→ Problem requirements
From the listing below, copy only the lines from the line that contains "ASUS x556UA-xo1066T amazon" to the line that contains "Zodaca Green 6-bit", counting those two lines as part of the copy.
□ □ □ □ □ □ □
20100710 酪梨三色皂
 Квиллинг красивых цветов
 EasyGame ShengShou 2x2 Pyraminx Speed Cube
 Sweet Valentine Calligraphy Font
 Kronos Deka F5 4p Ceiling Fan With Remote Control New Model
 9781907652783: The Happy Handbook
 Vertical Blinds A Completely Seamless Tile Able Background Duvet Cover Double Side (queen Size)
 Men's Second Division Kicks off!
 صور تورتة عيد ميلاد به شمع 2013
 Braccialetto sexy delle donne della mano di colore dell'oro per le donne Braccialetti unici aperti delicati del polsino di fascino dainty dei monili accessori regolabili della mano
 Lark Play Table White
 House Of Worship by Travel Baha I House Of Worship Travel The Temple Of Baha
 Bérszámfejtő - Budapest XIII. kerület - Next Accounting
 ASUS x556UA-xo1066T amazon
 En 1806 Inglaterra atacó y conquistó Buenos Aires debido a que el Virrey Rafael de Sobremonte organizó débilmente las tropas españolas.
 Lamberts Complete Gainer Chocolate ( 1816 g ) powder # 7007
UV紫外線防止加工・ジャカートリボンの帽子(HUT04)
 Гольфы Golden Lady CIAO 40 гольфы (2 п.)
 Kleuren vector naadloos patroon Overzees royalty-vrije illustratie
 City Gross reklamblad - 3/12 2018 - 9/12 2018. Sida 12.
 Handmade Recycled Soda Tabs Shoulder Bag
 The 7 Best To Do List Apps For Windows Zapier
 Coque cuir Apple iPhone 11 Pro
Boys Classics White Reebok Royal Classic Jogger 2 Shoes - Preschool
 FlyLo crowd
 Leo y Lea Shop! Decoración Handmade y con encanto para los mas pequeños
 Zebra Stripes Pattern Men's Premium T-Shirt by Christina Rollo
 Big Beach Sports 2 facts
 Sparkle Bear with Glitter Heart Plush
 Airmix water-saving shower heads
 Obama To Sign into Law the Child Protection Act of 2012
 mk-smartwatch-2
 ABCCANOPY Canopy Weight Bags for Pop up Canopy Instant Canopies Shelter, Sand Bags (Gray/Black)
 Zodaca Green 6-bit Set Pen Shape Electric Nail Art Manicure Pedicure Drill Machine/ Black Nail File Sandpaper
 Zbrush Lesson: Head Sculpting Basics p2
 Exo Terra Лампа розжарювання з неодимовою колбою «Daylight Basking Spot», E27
□ □ □ □ □ □ □
→ Task result
 ASUS x556UA-xo1066T amazon
 En 1806 Inglaterra atacó y conquistó Buenos Aires debido a que el Virrey Rafael de Sobremonte organizó débilmente las tropas españolas.
 Lamberts Complete Gainer Chocolate ( 1816 g ) powder # 7007
UV紫外線防止加工・ジャカートリボンの帽子(HUT04)
 Гольфы Golden Lady CIAO 40 гольфы (2 п.)
 Kleuren vector naadloos patroon Overzees royalty-vrije illustratie
 City Gross reklamblad - 3/12 2018 - 9/12 2018. Sida 12.
 Handmade Recycled Soda Tabs Shoulder Bag
 The 7 Best To Do List Apps For Windows Zapier
 Coque cuir Apple iPhone 11 Pro
Boys Classics White Reebok Royal Classic Jogger 2 Shoes - Preschool
 FlyLo crowd
 Leo y Lea Shop! Decoración Handmade y con encanto para los mas pequeños
 Zebra Stripes Pattern Men's Premium T-Shirt by Christina Rollo
 Big Beach Sports 2 facts
 Sparkle Bear with Glitter Heart Plush
 Airmix water-saving shower heads
 Obama To Sign into Law the Child Protection Act of 2012
 mk-smartwatch-2
 ABCCANOPY Canopy Weight Bags for Pop up Canopy Instant Canopies Shelter, Sand Bags (Gray/Black)
 Zodaca Green 6-bit Set Pen Shape Electric Nail Art Manicure Pedicure Drill Machine/ Black Nail File Sandpaper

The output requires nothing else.